## Records for this task
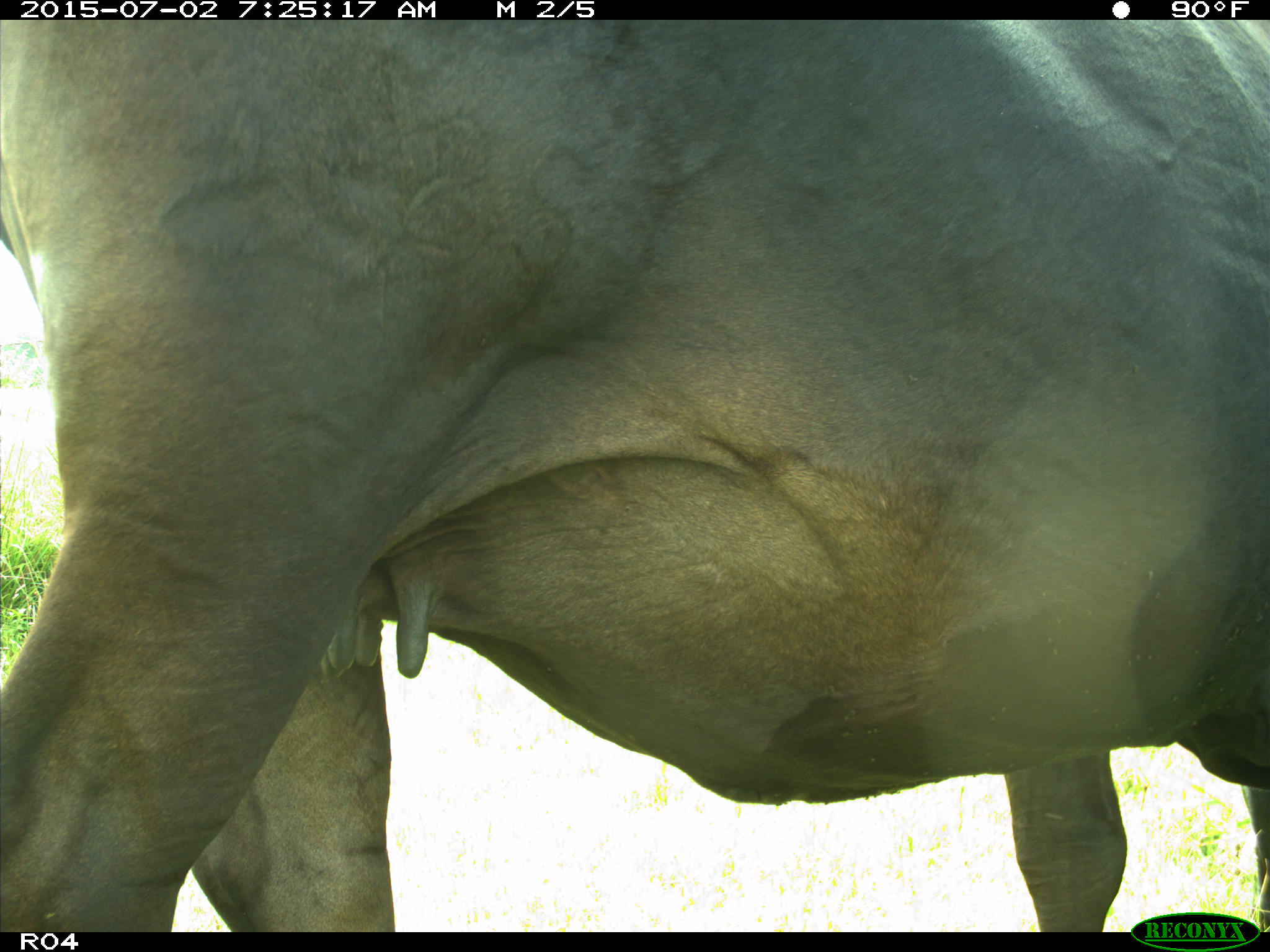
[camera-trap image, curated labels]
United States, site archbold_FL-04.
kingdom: Animalia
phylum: Chordata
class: Mammalia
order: Artiodactyla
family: Bovidae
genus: Bos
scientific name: Bos taurus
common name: domestic cow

## What is required
Could you return the whole listing exactly, images excluded?

## Response
[camera-trap image, curated labels]
United States, site archbold_FL-04.
kingdom: Animalia
phylum: Chordata
class: Mammalia
order: Artiodactyla
family: Bovidae
genus: Bos
scientific name: Bos taurus
common name: domestic cow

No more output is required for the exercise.